In the spring of 2022, the Star was looking to supplement its aging staff with new writers. Instead of looking in the pool of existing Portland journalists, Ted did something unorthodox: he asked student journalists on Grant Magazine to write part-time for the publication. Soon, one or two student-written articles were appearing in each of the paper’s monthly issues. Ted encouraged the young writers to imbue their own voice into their writing, allowing the Star’s readers to catch a glimpse of their lives while the students got their first taste of professional journalism.
“It was just something that gave him a lot of pleasure,” says Lisa, “To share whatever he could share.”
Ted was diagnosed with colon cancer in 2018. For the next four years, he continued to serve his community however he could, making efforts to integrate high schoolers into the world of professional journalism through Zoom calls and long emails of tips and tricks he’d picked up throughout his five decades in the trade. Ted helped students find their place in the Portland journalism scene, even while bedridden and with only one functioning arm.

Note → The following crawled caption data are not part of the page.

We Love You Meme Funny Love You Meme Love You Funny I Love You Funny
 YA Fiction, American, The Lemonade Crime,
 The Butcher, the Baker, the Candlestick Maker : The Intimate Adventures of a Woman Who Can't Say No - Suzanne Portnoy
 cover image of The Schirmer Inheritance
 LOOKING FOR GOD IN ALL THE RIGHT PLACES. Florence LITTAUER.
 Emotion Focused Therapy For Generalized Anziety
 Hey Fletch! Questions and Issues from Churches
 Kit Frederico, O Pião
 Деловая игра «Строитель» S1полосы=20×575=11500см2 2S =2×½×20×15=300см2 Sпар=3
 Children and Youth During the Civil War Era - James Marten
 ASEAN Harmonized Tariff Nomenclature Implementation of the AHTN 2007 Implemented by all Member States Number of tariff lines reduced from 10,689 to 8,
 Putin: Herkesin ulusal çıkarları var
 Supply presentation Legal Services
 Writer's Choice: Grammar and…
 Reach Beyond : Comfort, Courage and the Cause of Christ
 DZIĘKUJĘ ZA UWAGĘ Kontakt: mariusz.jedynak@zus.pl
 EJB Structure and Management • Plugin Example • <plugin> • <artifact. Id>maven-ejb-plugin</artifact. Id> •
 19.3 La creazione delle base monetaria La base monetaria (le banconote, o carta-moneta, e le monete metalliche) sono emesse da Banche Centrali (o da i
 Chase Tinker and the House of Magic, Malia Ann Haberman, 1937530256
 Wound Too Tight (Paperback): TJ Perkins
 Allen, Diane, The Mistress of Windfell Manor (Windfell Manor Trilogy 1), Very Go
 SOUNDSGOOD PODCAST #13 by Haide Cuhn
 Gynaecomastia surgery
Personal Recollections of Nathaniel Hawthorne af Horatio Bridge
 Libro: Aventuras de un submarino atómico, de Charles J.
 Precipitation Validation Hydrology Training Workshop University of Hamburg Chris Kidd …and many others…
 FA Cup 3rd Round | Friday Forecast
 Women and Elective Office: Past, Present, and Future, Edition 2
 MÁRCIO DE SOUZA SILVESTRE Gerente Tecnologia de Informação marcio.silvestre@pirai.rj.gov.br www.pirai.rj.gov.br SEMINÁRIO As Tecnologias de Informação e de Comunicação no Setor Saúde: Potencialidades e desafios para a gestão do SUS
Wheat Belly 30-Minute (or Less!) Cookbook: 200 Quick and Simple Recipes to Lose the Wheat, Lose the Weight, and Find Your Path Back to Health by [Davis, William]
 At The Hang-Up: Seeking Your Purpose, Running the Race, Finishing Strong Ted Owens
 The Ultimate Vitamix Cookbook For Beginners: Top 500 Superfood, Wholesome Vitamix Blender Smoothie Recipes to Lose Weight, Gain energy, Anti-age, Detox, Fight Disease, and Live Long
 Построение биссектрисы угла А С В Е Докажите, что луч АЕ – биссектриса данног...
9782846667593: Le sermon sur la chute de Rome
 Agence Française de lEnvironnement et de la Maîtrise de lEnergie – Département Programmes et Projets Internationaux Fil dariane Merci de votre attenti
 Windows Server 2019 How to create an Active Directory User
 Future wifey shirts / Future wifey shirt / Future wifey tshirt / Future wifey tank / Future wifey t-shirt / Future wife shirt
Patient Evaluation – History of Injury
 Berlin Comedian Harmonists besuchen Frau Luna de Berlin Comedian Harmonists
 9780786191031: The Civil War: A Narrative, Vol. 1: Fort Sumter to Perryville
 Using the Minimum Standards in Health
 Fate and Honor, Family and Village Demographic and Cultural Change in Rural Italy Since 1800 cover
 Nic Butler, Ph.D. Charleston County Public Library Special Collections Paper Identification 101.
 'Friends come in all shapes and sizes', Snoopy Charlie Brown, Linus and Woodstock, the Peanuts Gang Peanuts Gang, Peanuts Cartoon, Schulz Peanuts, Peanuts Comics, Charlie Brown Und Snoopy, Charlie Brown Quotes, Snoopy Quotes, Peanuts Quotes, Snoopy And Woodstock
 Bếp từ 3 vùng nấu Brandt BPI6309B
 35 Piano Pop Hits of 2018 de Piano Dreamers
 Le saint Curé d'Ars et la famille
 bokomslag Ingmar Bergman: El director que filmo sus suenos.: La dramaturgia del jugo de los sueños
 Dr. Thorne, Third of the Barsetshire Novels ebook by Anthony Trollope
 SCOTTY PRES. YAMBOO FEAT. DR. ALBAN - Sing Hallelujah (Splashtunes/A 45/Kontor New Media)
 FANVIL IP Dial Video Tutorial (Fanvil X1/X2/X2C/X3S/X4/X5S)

On Sept. 12, 2022, Ted passed away peacefully in his sleep at home. I only met him through the crackling distance of laptop cameras and days-long email exchanges about the best interview questions and extended deadlines, but Ted’s immense kindness was always present. He was incredibly patient, offering advice, encouragement and probably more compliments about my writing than I deserved. He will be dearly missed in Northeast Portland, among Grantonian alumni, at The Hollywood Star and among the few of us on Grant Magazine who had the pleasure of working with him.
“It was important for (Ted) to have a sense of community,” says Lisa, “He left a big impression on people and on us.”